EXERCISE PROMPT | Would you retype the whole listing verbatim, keeping pictures out of it?
============================================================
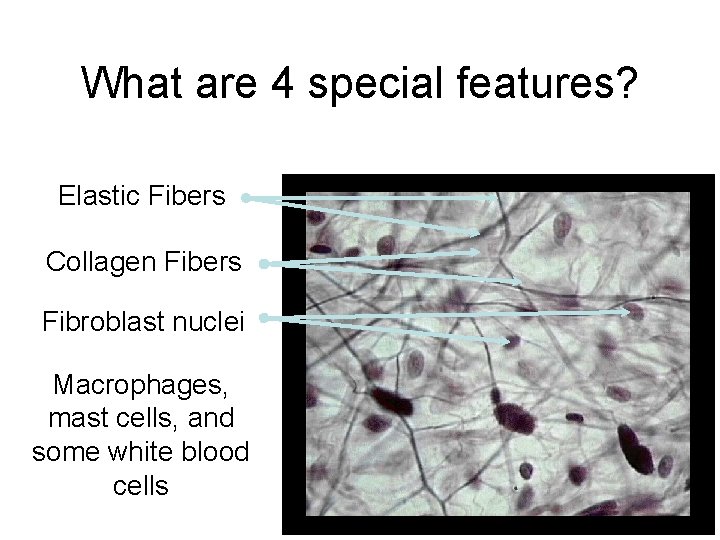 What are 4 special features?

Elastic Fibers

Collagen Fibers

Fibroblast nuclei

Macrophages, mast cells, and some white blood cells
============================================================
OUTPUT OF THE TASK |
 What are 4 special features?

Elastic Fibers

Collagen Fibers

Fibroblast nuclei

Macrophages, mast cells, and some white blood cells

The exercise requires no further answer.